*** Source information ***
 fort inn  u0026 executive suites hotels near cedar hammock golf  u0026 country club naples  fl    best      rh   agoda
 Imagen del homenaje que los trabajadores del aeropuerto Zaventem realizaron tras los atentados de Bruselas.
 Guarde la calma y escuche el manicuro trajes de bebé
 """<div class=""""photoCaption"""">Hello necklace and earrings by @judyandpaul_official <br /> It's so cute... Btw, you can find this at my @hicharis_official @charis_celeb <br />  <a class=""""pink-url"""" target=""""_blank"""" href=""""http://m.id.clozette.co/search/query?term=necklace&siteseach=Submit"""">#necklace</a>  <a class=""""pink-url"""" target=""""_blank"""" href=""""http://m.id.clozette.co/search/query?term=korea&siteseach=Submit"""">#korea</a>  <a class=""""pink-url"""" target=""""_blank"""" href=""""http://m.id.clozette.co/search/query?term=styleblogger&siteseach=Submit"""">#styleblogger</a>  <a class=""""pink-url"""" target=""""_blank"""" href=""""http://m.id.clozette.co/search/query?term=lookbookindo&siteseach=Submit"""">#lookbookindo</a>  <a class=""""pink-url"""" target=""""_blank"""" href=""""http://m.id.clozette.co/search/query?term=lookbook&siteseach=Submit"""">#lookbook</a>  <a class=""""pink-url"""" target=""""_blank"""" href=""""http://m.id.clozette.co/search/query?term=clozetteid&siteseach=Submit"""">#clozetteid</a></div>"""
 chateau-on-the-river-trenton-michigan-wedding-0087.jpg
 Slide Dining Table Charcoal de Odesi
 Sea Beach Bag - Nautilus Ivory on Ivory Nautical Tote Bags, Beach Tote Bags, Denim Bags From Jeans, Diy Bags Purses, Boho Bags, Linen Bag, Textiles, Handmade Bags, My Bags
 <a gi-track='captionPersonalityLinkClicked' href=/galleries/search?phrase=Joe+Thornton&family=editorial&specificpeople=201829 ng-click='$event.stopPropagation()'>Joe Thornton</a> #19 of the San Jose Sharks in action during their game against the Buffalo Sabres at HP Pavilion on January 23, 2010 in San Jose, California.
*** End of Source information ***
Requirement:
Copy exactly the line that contains "necklace and earrings" and every line after it through the end of the entries, with nothing added.

Reply:
 """<div class=""""photoCaption"""">Hello necklace and earrings by @judyandpaul_official <br /> It's so cute... Btw, you can find this at my @hicharis_official @charis_celeb <br />  <a class=""""pink-url"""" target=""""_blank"""" href=""""http://m.id.clozette.co/search/query?term=necklace&siteseach=Submit"""">#necklace</a>  <a class=""""pink-url"""" target=""""_blank"""" href=""""http://m.id.clozette.co/search/query?term=korea&siteseach=Submit"""">#korea</a>  <a class=""""pink-url"""" target=""""_blank"""" href=""""http://m.id.clozette.co/search/query?term=styleblogger&siteseach=Submit"""">#styleblogger</a>  <a class=""""pink-url"""" target=""""_blank"""" href=""""http://m.id.clozette.co/search/query?term=lookbookindo&siteseach=Submit"""">#lookbookindo</a>  <a class=""""pink-url"""" target=""""_blank"""" href=""""http://m.id.clozette.co/search/query?term=lookbook&siteseach=Submit"""">#lookbook</a>  <a class=""""pink-url"""" target=""""_blank"""" href=""""http://m.id.clozette.co/search/query?term=clozetteid&siteseach=Submit"""">#clozetteid</a></div>"""
 chateau-on-the-river-trenton-michigan-wedding-0087.jpg
 Slide Dining Table Charcoal de Odesi
 Sea Beach Bag - Nautilus Ivory on Ivory Nautical Tote Bags, Beach Tote Bags, Denim Bags From Jeans, Diy Bags Purses, Boho Bags, Linen Bag, Textiles, Handmade Bags, My Bags
 <a gi-track='captionPersonalityLinkClicked' href=/galleries/search?phrase=Joe+Thornton&family=editorial&specificpeople=201829 ng-click='$event.stopPropagation()'>Joe Thornton</a> #19 of the San Jose Sharks in action during their game against the Buffalo Sabres at HP Pavilion on January 23, 2010 in San Jose, California.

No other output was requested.